OBJECTIVE:
Reproduce the material below word for word, from the line containing "What distance from" through the end, inclusive, and leave out the pictures.

(Picture-based spatial questions)
———

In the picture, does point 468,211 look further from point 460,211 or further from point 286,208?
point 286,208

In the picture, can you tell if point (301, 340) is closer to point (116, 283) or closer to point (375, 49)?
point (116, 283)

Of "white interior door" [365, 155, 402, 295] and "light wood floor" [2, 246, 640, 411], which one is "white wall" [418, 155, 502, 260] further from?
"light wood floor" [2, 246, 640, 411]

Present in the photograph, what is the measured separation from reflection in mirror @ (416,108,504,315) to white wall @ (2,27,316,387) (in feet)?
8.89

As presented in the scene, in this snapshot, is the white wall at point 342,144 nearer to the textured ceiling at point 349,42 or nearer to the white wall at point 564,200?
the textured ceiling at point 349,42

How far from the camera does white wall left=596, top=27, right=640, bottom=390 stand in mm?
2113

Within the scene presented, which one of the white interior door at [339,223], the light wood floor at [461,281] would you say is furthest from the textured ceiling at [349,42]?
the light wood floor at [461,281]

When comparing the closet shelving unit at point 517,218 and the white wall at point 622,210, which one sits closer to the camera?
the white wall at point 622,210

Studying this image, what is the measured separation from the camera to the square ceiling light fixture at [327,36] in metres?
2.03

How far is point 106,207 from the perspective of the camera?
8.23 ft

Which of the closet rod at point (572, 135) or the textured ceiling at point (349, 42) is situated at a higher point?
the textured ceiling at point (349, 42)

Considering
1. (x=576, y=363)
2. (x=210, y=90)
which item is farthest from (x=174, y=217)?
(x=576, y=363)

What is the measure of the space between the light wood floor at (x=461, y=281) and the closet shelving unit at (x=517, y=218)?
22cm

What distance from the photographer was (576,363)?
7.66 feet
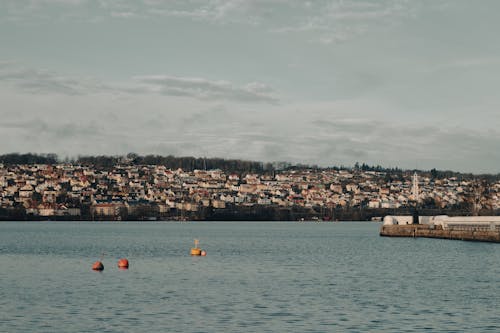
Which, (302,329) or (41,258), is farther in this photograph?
(41,258)

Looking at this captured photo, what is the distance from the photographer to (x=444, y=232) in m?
103

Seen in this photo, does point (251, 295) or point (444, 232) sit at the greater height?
point (444, 232)

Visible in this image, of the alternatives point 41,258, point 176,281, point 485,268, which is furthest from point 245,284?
point 41,258

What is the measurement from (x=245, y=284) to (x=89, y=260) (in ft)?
81.3

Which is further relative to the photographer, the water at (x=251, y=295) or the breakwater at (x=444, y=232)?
the breakwater at (x=444, y=232)

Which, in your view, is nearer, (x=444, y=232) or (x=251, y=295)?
(x=251, y=295)

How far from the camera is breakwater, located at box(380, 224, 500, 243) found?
301 feet

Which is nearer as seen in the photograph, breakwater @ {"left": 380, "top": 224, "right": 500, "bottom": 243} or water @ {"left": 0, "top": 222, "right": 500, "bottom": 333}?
water @ {"left": 0, "top": 222, "right": 500, "bottom": 333}

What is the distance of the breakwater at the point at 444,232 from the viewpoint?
9162cm

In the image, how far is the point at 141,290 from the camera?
44.3 meters

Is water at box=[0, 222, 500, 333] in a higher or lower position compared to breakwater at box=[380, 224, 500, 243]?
lower

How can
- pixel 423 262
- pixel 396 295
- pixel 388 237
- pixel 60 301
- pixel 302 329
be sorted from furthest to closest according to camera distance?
pixel 388 237 < pixel 423 262 < pixel 396 295 < pixel 60 301 < pixel 302 329

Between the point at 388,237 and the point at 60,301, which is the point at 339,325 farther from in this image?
the point at 388,237

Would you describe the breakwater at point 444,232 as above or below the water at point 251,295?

———

RESPONSE:
What distance from the photographer was (576,363)?
7.66 feet
Which, (302,329) or (41,258), is farther in this photograph?
(41,258)

Looking at this captured photo, what is the distance from the photographer to (x=444, y=232) in m?
103

Seen in this photo, does point (251, 295) or point (444, 232) sit at the greater height?
point (444, 232)

Visible in this image, of the alternatives point 41,258, point 176,281, point 485,268, which is furthest from point 245,284?
point 41,258

What is the measurement from (x=245, y=284) to (x=89, y=260) (in ft)?
81.3

Which is further relative to the photographer, the water at (x=251, y=295) or the breakwater at (x=444, y=232)?
the breakwater at (x=444, y=232)

Which, in your view, is nearer, (x=444, y=232) or (x=251, y=295)?
(x=251, y=295)

How far from the camera is breakwater, located at box(380, 224, 500, 243) found?
301 feet

Which is nearer as seen in the photograph, breakwater @ {"left": 380, "top": 224, "right": 500, "bottom": 243} or water @ {"left": 0, "top": 222, "right": 500, "bottom": 333}?
water @ {"left": 0, "top": 222, "right": 500, "bottom": 333}

What is the distance of the breakwater at the point at 444,232 from the viewpoint?
9162cm

In the image, how far is the point at 141,290 from the camera?
44.3 meters

Is water at box=[0, 222, 500, 333] in a higher or lower position compared to breakwater at box=[380, 224, 500, 243]?
lower

How can
- pixel 423 262
- pixel 396 295
- pixel 388 237
- pixel 60 301
- pixel 302 329
be sorted from furthest to closest according to camera distance?
pixel 388 237 < pixel 423 262 < pixel 396 295 < pixel 60 301 < pixel 302 329

Between the point at 388,237 and the point at 60,301, which is the point at 339,325 farther from in this image?
the point at 388,237

Would you describe the breakwater at point 444,232 as above or below the water at point 251,295?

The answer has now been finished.